Dataset rows:
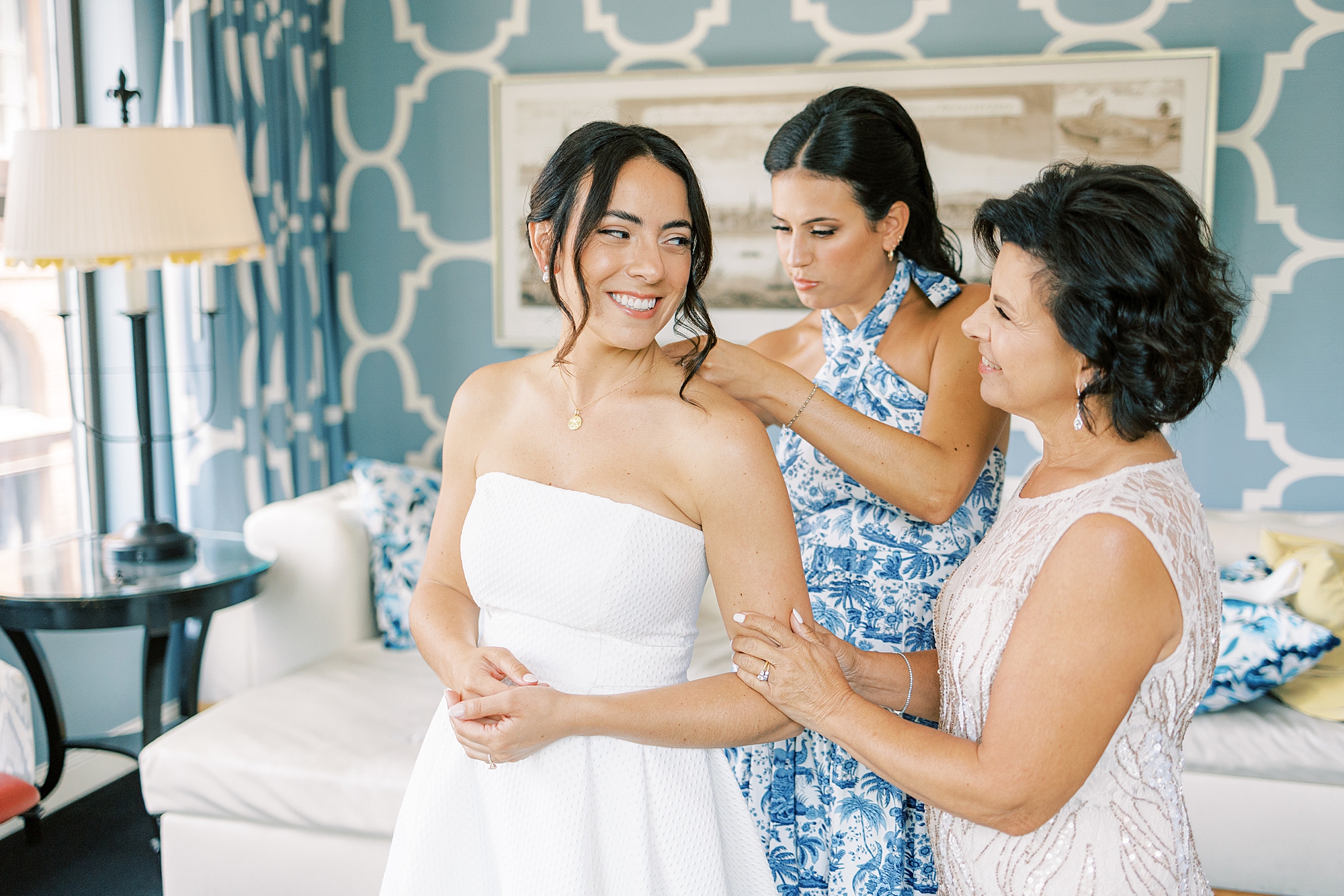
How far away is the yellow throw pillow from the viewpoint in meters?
2.54

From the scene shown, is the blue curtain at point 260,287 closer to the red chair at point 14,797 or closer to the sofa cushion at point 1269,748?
the red chair at point 14,797

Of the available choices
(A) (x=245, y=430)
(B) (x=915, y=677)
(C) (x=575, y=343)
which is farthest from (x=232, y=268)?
(B) (x=915, y=677)

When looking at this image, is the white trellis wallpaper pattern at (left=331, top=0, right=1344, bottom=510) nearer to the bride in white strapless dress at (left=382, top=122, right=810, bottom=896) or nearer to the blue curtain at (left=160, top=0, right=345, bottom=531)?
the blue curtain at (left=160, top=0, right=345, bottom=531)

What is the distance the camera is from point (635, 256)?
1.23 m

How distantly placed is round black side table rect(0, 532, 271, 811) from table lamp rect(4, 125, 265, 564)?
650mm

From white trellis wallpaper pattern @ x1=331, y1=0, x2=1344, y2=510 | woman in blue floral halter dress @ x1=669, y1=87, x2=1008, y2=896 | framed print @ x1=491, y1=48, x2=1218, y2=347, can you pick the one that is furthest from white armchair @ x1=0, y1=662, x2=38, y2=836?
white trellis wallpaper pattern @ x1=331, y1=0, x2=1344, y2=510

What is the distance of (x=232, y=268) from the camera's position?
10.7ft

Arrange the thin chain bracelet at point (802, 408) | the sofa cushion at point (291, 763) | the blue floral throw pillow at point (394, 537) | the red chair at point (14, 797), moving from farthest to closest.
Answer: the blue floral throw pillow at point (394, 537), the sofa cushion at point (291, 763), the red chair at point (14, 797), the thin chain bracelet at point (802, 408)

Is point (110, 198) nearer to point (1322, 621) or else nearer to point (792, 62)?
point (792, 62)

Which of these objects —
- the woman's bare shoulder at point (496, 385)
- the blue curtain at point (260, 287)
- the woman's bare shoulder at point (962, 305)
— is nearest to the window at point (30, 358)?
the blue curtain at point (260, 287)

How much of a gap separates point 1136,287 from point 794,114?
2.38m

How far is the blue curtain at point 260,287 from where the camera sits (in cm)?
316

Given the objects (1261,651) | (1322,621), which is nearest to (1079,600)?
(1261,651)

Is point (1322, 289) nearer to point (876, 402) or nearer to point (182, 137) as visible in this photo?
point (876, 402)
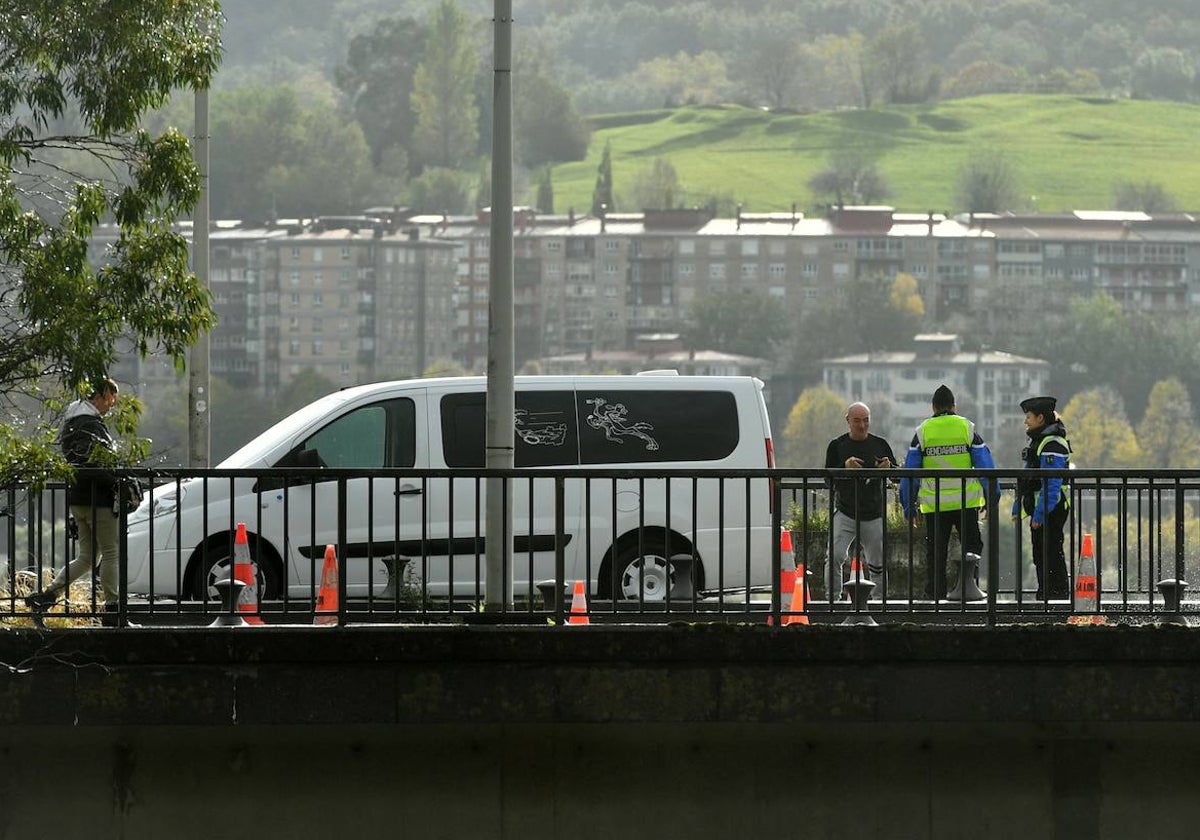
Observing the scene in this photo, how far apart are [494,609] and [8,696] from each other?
252cm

> **Given problem**: How many lines in the items above contain the word "objects"? Reply with the number alone.

> **Solution to the exercise**: 2